ここで授業を受けているのは10代から40代までの幅広い年代の人たちだ。

高校卒業後すぐに入学した学生だけでなく、他の医療分野から看護職への転身を目指している人や主婦など、地元の“社会人経験者”も多いという。

唐津看護専門学校の市川豊子副学校長は「他の仕事を経験している人や主婦が、年によって違うが(全体の)4割から7割」と学生の現状を説明する。
現場の経験積みながら看護師を目指す
この専門学校の登校日は週3日。最短2年で看護の道へ第一歩を踏み出せるのが特徴だ。

学生が最初の2年間でまず目指すのは准看護師免許の取得。

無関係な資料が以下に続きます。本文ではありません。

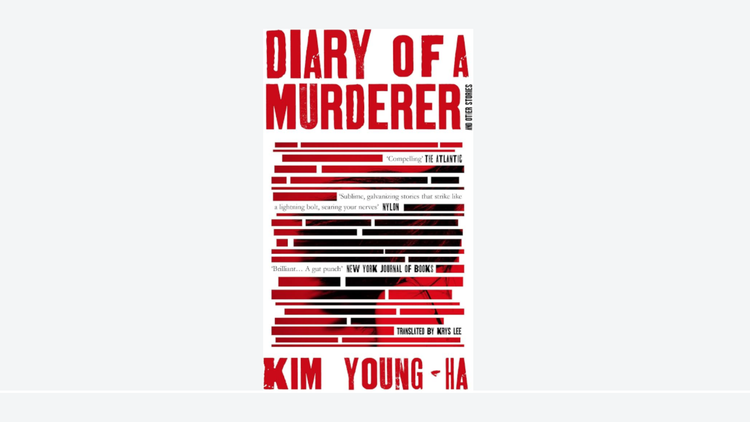 Diary of a Murderer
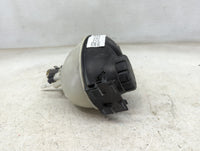 2008 Mercedes-benz C300 Radiator Coolant Overflow Expansion Tank Bottle 1465582 - Oemusedautoparts1.com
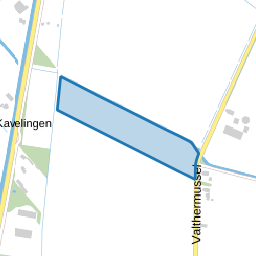 Perceel ODN00-M-2430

准看護師の免許取得後、8割から9割近くの卒業生が地元の医療機関などに就職する。

そのうち約6割が現場で経験を積みながら、さらに3年間学校に通い看護師へのステップアップを目指すという。

別の医療職から准看護師に転職した20代の男性:
働きながら(学校で)実際に勉強して、それをまた現場に持ち帰って、臨床経験積みながら知識を得られる
週4日は准看護師 週3日は学校
唐津看護専門学校で学び、去年から唐津市内の精神科の病院で准看護師として働いている脇山菜穂さん(43)は、この病院で調理の仕事をしていたことがきっかけで看護の仕事に興味を持ち、現在も学校に通いながら看護師を目指している。

虹と海のホスピタル 脇山菜穂さん:
自分の目で、自分のケアで患者さんの様子が良くなっていったのが分かるのは、すごくやりがいになります

脇山さんは、週3日は学校に通い、週4日は准看護師として働くという休みなしの忙しい毎日を送っている。
幅広い年代の人材育成がポイントに
この専門学校の入学者は定員の40人を3年連続で下回っていて、地域の医療を支える人材をどう確保していくのかが課題となっている。

こうした中、地域に定着している幅広い年代の学生の育成は、今後の医療を支えて行く上でポイントの1つとなっているという。

虹と海のホスピタル 宮本剛 看護部長:
慢性的な人手不足というのはありまして、ずっと頭を悩ませているのが現状です

唐津看護専門学校の市川豊子副学校長は「学生は少なくなっているが地域医療を守っていくためには頑張らざるを得ない」と厳しい現状を語る。
この専門学校の卒業生は3500人を超える。そのうち8割以上が地元で就職していて、定員割れは地域医療を支える屋台骨が揺らいでいるとも言える。

准看護師を養成する医師会運営の学校は定員割れや閉校が全国で相次いでいる。
地域の医療を支える人材確保は今後の大きな課題で、人材育成の在り方も変わらざるを得ないのかもしれない。